• **Provided passage**
======
Uncle Laddie has been the shining light of the Jervis Bay Maritime Museum, originally called the Lady Denman Museum, since before the ground was broken. In 1981, he led a team of workers from the Nowra Aboriginal Legal Service, in the construction of the rock wall that now protects the tidal enclosure and fish pond at the heart of the site, just across the water from the birthplace of his mother and brothers. Shortly after, he relocated the family’s arts and crafts business from La Parouse to one of the original, restored school buildings, where he has been based ever since.

Raised by his grandparents in a tin hut at La Perouse in the 1940s, Laddie’s childhood was spent learning to fish for muttonfish and lobsters and honing timber into the rough shape of a boomerang with a rasp and glass bottle, under the guidance of his grandfather. He was called back to his mother’s country on the South Coast at the age of 16 and married the love of his life Ann in 1959. A shadow crosses momentarily when he speaks of her passing 11 years ago.
======
[Records from a dataset]
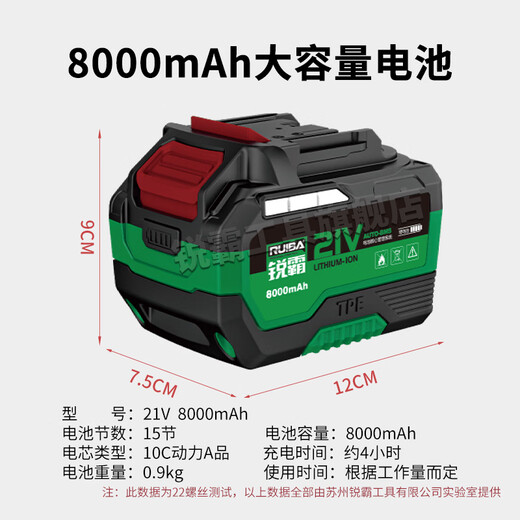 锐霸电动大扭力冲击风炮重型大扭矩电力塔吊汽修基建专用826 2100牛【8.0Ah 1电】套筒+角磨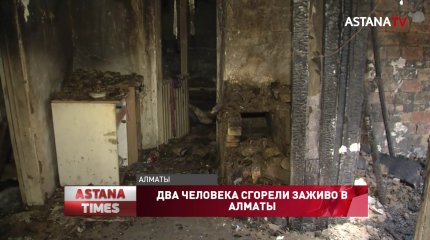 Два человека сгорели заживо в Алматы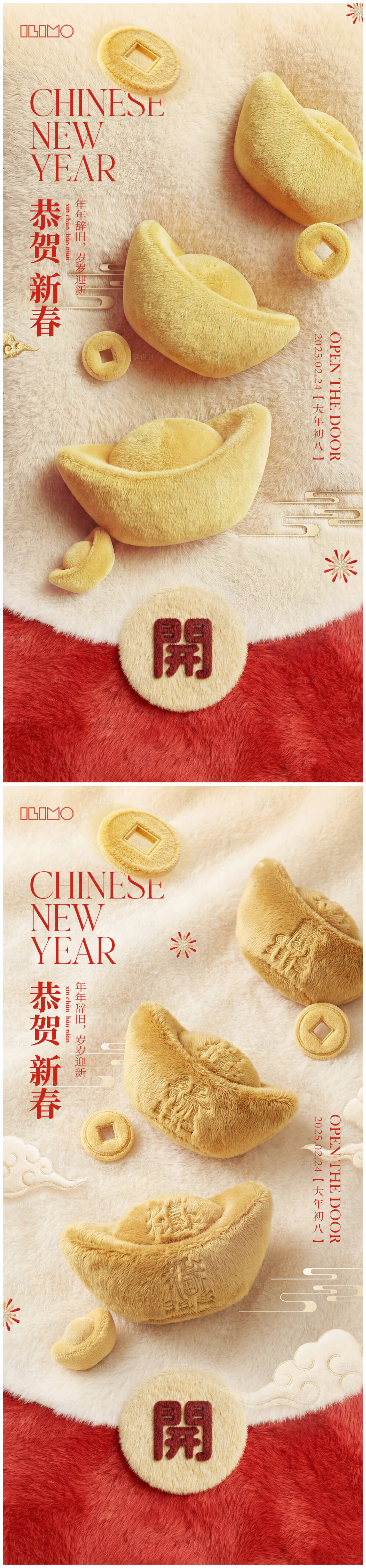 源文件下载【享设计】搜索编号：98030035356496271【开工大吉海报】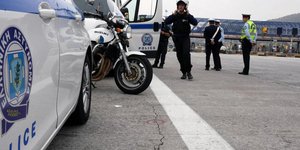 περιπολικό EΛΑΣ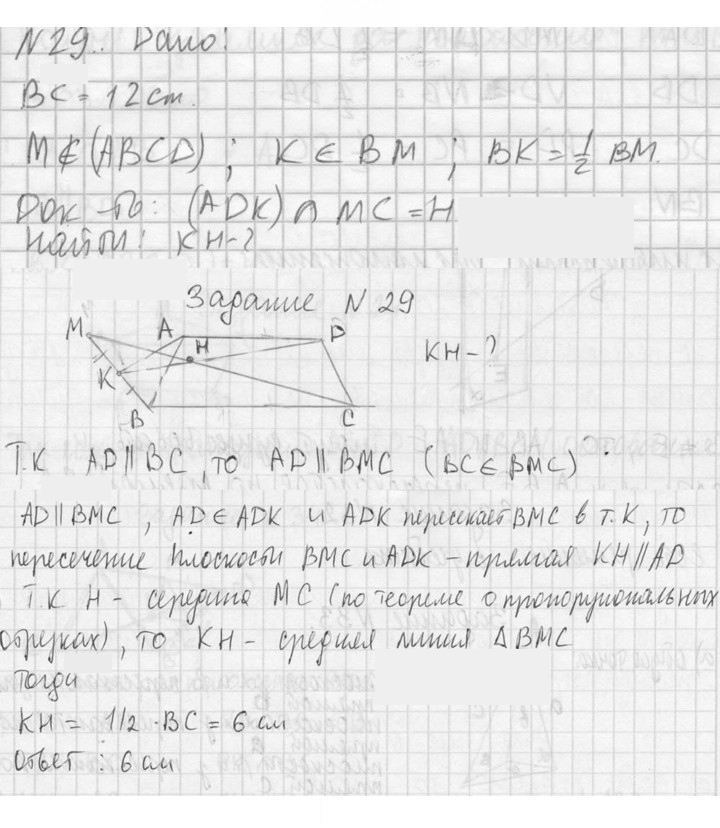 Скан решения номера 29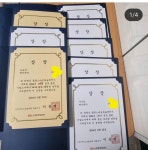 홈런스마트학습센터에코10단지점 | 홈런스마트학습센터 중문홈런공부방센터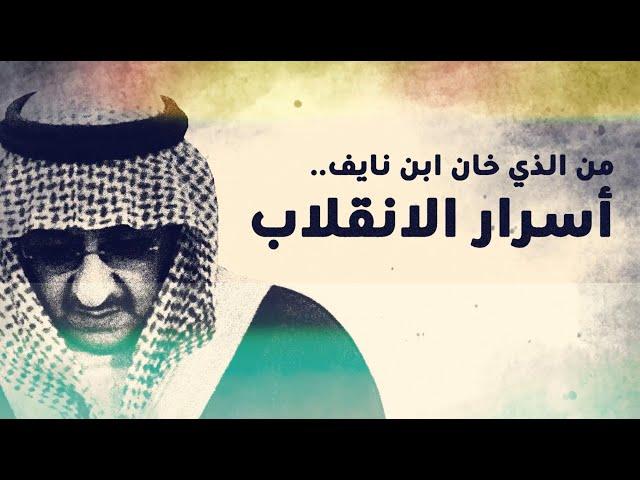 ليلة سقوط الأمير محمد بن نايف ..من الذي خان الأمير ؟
======
• **Your task**
Continue the profile of Uncle Laddie from where it stops.

• **Answer to the exercise**
The dynastic Timbery family have been creating art for “just on 257 500 years and five months” says Laddie with a cheeky wink.  The girls, he explains, learn shell work. The boys learn carving and song. Shell work by Esme Timbery; Laddie’s Aunt, is acclaimed both nationally and overseas. Timbery art has been collected literally since Captain Cook stepped foot on his country at Botany Bay. Five boomerangs acquired by the crew of the Endeavour are held by the National Museum. Laddie says it was Cook’s contemporaries who added the ‘y’ at the end of the ‘Timbere’ name. Laddie’s great, great grandmother Queen Ann Timbery exhibited her shell work in London in 1910. Laddie has travelled the world himself as a historian, elder and ambassador of Aboriginal art.


In 2019 Uncle Laddie passed away at the age of 78. It is our honour and privilege to continue sharing his stories.